Before the puts instruction, we can see the address 0x000006e8 being stored in the rax register:

0x00000642      lea rax, str.247CTF_6df2[redacted]b36c ; 0x6e8 -> rax = "247CTF{6df2[redacted]b36c}";

If we inspect that address with, for example, a hex editor, we can see the flag is stored byte by byte there:


The Encrypted Password

You won't find the admin's secret password in this binary. We even encrypted it with a secure one-time-pad. Can you still recover the password?
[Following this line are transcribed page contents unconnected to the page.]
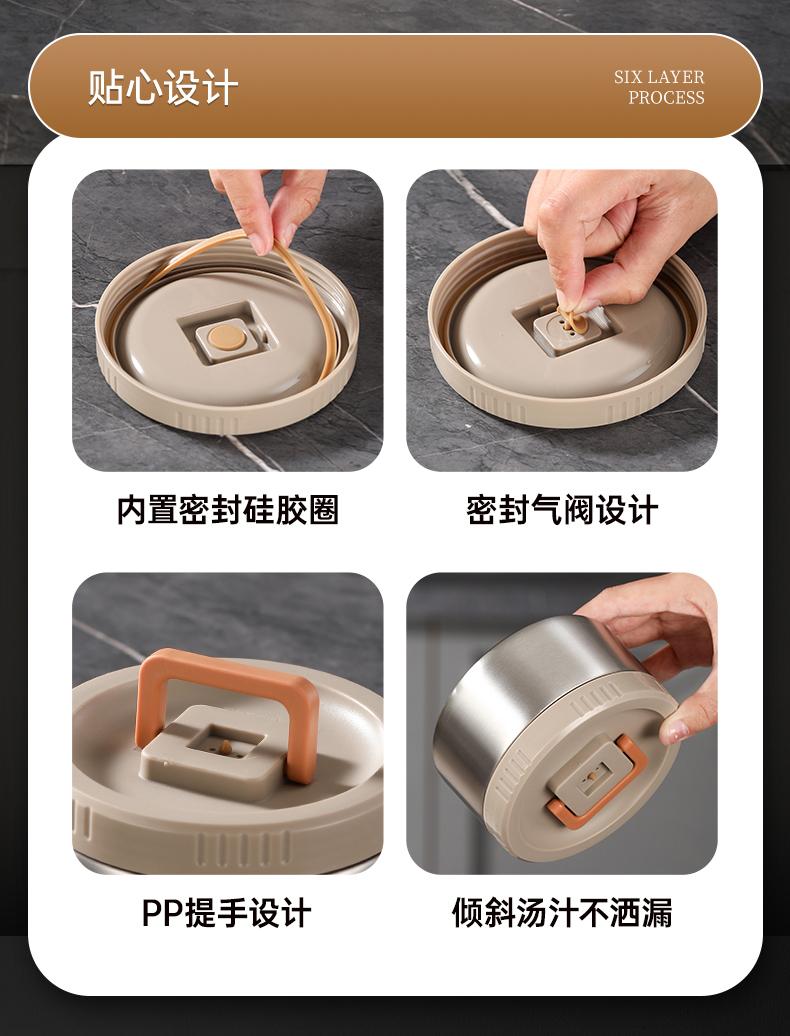 贴心设计

SIX LAYER
PROCESS

内置密封硅胶圈

密封气阀设计

PP提手设计

倾斜汤汁不洒漏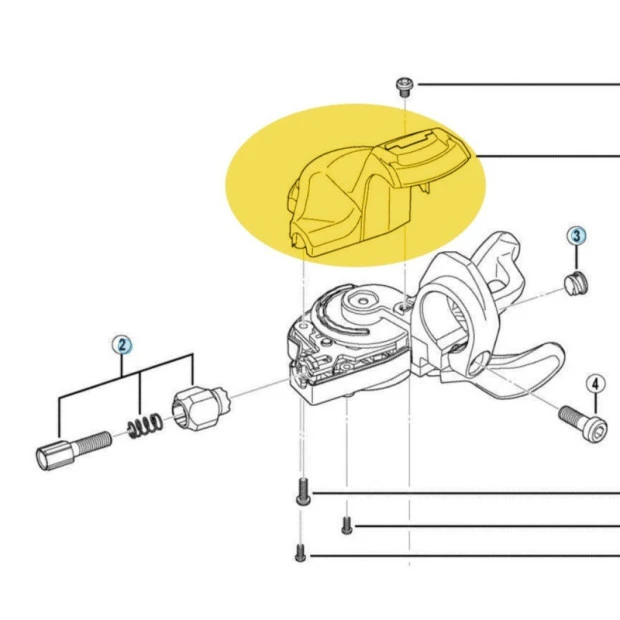 3

2

4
Given the binary "encrypted_password"

We can disassembly the main() function into:

int32_t main (void) {
    int64_t var_a8h;
    int64_t var_a4h;
    char * s;
    int64_t var_98h;
    int64_t var_90h;
    int64_t var_88h;
    int64_t var_80h;
    char * s2;
    int64_t var_68h;
    int64_t var_60h;
    int64_t var_58h;
    int64_t var_50h;
    char * s1;
    int64_t canary;
    rax = *(fs:0x28);
    canary = *(fs:0x28);
    eax = 0;
    rax = 0x3930343965353738;
    rdx = 0x3861623131383966;
    s = rax;
    var_98h = rdx;
    rax = 0x3665656562303635;
    rdx = 0x3264373763306266;
    var_90h = rax;
    var_88h = rdx;
    var_80h = 0;
    rax = *(0x00000a88);
    rdx = *(0x00000a90);
    s2 = rax;
    var_68h = rdx;
    rax = *(0x00000a98);
    rdx = *(0x00000aa0);
    var_60h = rax;
    var_58h = rdx;
    eax = *(0x00000aa8);
    var_50h = al;
    var_a8h = 0;
    while (rbx < rax) {
        eax = var_a8h;
        rax = (int64_t) eax;
        edx = *((rbp + rax - 0x70));
        eax = var_a8h;
        rax = (int64_t) eax;
        eax = *((rbp + rax - 0xa0));
        edx ^= eax;
        eax = var_a8h;
        rax = (int64_t) eax;
        *((rbp + rax - 0x70)) = dl;
        var_a8h++;
        eax = var_a8h;
        rbx = (int64_t) eax;
        rax = &s;
        rdi = rax;
        rax = strlen ();
    }
    puts ("Enter the secret password:");
    rax = &s1;
    fgets (rax, 0x21, *(stdin));
    rdx = &s2;
    rax = &s1;
    eax = strcmp (rax, rdx);
    if (eax == 0) {
        rax = &s2;
        rsi = rax;
        eax = 0;
        printf ("You found the flag!\n247CTF{%s}\n");
    }
    var_a4h = 0;
    while (rbx < rax) {
        eax = var_a4h;
        rax = (int64_t) eax;
        *((rbp + rax - 0x70)) = 0;
        var_a4h++;
        eax = var_a4h;
        rbx = (int64_t) eax;
        rax = &s;
        rdi = rax;
        rax = strlen ();
    }
    eax = 0;
    rcx = canary;
    rcx ^= *(fs:0x28);
    if (rbx != rax) {
        stack_chk_fail ();
    }
    return rax;
}

This seems harder than it really is, basically, we have to focus on the following lines:

[... snip ...]

    puts ("Enter the secret password:");
    rax = &s1;
    fgets (rax, 0x21, *(stdin));
    rdx = &s2;
    rax = &s1;
    eax = strcmp (rax, rdx);
    if (eax == 0) {
        rax = &s2;
        rsi = rax;
        eax = 0;
        printf ("You found the flag!\n247CTF{%s}\n");
    }

[... snip ...]

The goal is to find a rax value submitted through the fgets stdin instruction that matches the rdx register, if so, the flag is returned to us; the comparison is being done with strcmp, which is being saved into the eax register, and we know the strings are equal if the returned value is 0.

Running ltrace against the binary and submitting a random value as test, shows us our string is being compared with an MD5-like hash:

If we run the "encrypted_password" binary with that hash, the flag is returned to us.